With staff working remotely in Glengarriff, Clonakilty, Rosscarbery and of course Bantry, the range of functions that were being done remotely for three to four months included: Accounts; Risk management; Marketing; Credit control; Data protection; AML; and Online services.

“Staying ahead and preempting the evolving situation was, and is, a constant concern,” Siobhán explains.

The other main concerns were technical, communications and managing workloads. However, aside from a few teething problems at the beginning with IT and phones, overall the set-up is working so well that nearly everything but the counter and lending can now be done remotely. 

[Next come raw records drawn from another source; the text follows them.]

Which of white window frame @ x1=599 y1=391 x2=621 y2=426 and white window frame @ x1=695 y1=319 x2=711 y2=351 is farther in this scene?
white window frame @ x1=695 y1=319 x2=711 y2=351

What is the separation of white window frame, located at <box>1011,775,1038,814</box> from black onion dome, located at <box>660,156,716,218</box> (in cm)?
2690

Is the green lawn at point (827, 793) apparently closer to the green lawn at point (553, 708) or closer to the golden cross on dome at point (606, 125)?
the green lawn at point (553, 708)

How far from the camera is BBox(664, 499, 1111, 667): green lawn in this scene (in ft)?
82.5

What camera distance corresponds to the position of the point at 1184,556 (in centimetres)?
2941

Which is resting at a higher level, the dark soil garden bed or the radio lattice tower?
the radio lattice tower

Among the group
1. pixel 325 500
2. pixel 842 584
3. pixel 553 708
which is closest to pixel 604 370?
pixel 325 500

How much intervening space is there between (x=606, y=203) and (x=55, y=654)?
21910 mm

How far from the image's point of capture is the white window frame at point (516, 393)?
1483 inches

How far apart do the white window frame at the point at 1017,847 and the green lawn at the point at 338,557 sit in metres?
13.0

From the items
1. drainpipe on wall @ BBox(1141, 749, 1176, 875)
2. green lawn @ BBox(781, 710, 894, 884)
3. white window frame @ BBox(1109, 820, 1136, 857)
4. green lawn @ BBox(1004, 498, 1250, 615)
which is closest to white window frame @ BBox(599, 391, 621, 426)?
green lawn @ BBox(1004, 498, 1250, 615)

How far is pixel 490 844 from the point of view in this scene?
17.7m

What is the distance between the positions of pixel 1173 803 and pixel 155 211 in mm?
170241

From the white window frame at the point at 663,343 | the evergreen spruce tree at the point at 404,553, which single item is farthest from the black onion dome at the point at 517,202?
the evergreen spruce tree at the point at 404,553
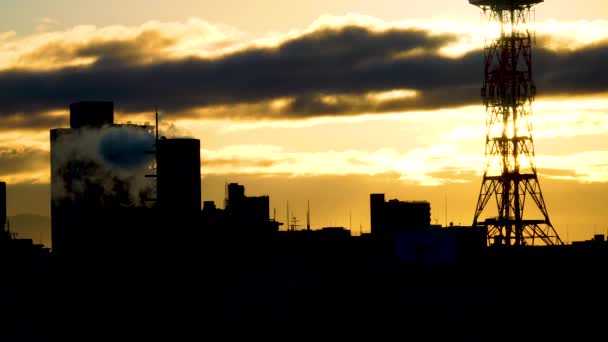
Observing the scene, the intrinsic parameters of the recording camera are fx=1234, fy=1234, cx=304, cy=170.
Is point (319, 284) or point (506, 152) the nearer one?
point (506, 152)

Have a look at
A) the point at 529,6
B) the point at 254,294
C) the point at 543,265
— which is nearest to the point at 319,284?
the point at 254,294

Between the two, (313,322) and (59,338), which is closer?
(313,322)

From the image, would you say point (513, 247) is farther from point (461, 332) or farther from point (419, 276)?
point (461, 332)

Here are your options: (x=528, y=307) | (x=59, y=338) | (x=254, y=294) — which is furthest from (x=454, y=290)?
(x=59, y=338)

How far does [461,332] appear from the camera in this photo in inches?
6314

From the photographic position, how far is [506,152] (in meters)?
180

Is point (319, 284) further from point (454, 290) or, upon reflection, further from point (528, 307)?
point (528, 307)

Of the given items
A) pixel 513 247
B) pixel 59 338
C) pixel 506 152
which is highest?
pixel 506 152

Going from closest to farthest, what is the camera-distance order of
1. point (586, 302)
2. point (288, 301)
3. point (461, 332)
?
point (461, 332) → point (586, 302) → point (288, 301)

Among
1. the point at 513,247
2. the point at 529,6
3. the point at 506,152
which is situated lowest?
the point at 513,247

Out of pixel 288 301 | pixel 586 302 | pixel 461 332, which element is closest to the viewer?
pixel 461 332

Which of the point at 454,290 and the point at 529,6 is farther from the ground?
the point at 529,6

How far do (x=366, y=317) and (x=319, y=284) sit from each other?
27409 millimetres

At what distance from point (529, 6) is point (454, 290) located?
43339 millimetres
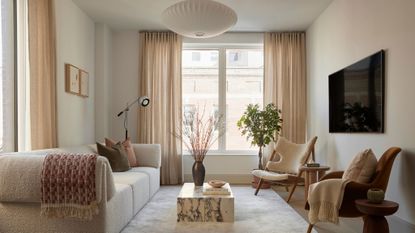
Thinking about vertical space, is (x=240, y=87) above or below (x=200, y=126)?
above

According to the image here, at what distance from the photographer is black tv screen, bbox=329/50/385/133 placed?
3688 millimetres

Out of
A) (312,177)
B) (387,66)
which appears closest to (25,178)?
(312,177)

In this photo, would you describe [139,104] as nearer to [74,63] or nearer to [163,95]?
[163,95]

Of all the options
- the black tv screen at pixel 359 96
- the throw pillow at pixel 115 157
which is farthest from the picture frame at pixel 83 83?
Answer: the black tv screen at pixel 359 96

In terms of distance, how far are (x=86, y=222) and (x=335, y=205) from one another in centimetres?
200

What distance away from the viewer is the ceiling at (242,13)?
511cm

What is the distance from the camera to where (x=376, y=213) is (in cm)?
274

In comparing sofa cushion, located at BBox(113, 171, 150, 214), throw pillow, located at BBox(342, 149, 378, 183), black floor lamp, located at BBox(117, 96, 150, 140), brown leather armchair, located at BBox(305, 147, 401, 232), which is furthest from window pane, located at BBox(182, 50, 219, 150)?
brown leather armchair, located at BBox(305, 147, 401, 232)

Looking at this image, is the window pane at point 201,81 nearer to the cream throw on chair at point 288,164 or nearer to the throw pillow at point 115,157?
the cream throw on chair at point 288,164

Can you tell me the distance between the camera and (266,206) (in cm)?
461

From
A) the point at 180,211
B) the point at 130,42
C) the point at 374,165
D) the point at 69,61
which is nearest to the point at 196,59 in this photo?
the point at 130,42

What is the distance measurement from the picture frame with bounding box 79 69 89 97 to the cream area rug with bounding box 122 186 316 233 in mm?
1840

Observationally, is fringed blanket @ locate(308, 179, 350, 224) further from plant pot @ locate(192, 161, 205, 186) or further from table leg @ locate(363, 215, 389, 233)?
plant pot @ locate(192, 161, 205, 186)

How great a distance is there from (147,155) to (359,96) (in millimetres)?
2938
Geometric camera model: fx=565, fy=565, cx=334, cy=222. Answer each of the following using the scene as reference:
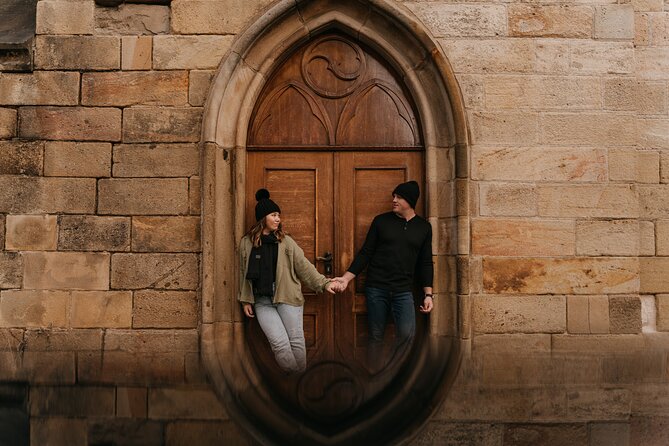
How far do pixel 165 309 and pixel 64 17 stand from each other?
8.89 ft

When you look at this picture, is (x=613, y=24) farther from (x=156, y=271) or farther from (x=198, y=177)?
(x=156, y=271)

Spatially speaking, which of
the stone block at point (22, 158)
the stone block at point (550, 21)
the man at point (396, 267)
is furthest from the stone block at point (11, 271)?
the stone block at point (550, 21)

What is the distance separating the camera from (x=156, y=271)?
4.86 metres

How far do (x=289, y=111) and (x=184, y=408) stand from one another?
131 inches

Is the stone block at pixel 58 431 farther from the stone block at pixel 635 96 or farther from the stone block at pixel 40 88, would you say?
the stone block at pixel 635 96

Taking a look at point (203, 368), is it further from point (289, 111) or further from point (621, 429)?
point (621, 429)

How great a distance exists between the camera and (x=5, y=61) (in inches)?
195

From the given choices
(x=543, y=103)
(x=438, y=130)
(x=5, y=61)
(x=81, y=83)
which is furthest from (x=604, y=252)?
(x=5, y=61)

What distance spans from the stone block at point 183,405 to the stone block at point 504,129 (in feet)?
10.8

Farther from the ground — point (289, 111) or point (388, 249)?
point (289, 111)

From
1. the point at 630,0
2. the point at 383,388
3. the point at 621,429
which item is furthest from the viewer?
the point at 630,0

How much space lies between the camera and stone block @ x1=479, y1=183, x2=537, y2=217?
4.91 meters

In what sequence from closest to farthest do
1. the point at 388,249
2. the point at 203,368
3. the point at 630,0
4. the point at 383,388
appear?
the point at 383,388, the point at 203,368, the point at 388,249, the point at 630,0

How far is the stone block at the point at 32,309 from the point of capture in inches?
191
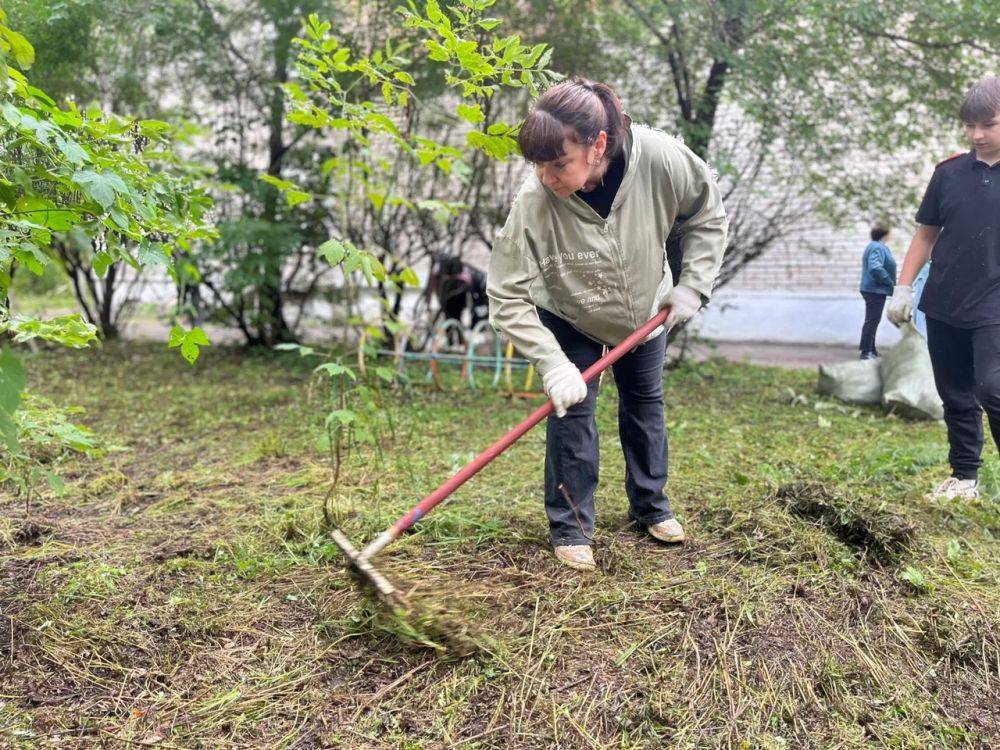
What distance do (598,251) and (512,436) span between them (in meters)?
0.61

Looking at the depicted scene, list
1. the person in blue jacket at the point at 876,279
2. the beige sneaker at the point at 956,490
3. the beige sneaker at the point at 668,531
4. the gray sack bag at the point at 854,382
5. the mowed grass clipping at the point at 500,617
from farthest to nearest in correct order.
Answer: the gray sack bag at the point at 854,382 < the person in blue jacket at the point at 876,279 < the beige sneaker at the point at 956,490 < the beige sneaker at the point at 668,531 < the mowed grass clipping at the point at 500,617

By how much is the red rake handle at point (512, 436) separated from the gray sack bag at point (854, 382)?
11.2 feet

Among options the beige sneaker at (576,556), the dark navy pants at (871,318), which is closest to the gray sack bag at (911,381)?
the dark navy pants at (871,318)

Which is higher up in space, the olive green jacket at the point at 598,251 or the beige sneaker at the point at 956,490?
the olive green jacket at the point at 598,251

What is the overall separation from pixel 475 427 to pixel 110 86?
4812mm

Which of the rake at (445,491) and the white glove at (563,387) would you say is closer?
the rake at (445,491)

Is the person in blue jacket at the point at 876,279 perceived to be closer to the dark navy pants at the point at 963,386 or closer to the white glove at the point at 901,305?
the white glove at the point at 901,305

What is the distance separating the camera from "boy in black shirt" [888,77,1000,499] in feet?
9.58

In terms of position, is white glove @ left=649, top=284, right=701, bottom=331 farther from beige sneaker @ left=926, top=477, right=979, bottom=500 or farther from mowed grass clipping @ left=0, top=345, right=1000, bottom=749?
beige sneaker @ left=926, top=477, right=979, bottom=500

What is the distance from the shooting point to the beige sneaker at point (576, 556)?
100 inches

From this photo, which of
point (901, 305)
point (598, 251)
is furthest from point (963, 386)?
point (598, 251)

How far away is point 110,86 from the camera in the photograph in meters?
7.02

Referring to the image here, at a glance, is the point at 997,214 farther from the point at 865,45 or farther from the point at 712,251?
the point at 865,45

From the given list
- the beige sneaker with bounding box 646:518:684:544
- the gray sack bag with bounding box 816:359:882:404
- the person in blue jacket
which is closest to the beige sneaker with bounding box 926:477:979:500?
the person in blue jacket
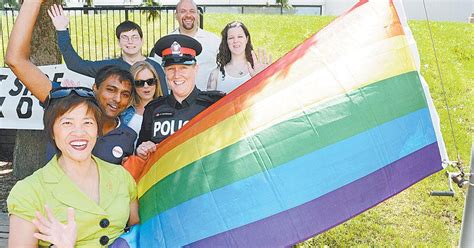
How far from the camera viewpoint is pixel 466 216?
2.86 m

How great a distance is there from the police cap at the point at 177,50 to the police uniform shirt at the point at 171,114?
22cm

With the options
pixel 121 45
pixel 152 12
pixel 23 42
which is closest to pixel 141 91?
pixel 121 45

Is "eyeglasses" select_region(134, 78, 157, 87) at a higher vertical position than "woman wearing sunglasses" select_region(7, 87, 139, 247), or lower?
higher

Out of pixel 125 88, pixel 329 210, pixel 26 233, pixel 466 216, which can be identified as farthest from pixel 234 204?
pixel 125 88

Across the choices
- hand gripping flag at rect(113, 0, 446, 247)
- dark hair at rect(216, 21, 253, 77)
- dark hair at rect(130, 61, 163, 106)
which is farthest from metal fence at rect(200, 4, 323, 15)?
hand gripping flag at rect(113, 0, 446, 247)

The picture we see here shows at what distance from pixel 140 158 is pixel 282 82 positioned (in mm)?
1078

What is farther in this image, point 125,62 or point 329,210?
point 125,62

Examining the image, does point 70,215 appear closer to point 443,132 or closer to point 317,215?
point 317,215

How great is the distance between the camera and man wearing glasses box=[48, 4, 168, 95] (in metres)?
4.55

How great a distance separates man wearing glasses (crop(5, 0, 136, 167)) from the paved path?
167 cm

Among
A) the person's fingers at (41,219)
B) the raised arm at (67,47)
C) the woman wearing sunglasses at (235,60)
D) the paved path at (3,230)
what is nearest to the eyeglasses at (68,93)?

“As we went into lockdown we had to reorganise our online registrations and phone reception, as the volume increased significantly, so we switched those to remote workers to handle the volume and overflow. Communication was our priority.” 

Check-ins were done with staff, who were given questionnaires to make sure they had everything they needed, like equipment, chairs and so on, and that they were taking proper breaks and lunches. “We split the workloads to what could be done remotely and changed our opening hours and services to reduce pressure on frontline staff and ensure everyone’s safety,” explains Siobhán. Everyone signed in daily on Microsoft Teams so there was constant communication between staff, along with video calls and staff meetings. There was at least one back-up person for each task to take over or assist. 

Security risks were assessed prior to going remotely so there was a policy in place for staff to follow. “As the credit union’s system is locked down, no data can be printed or saved from the remote system,” says Siobhán. “No files or documents are allowed leave the office, so all printing by remote workers prints to the office.”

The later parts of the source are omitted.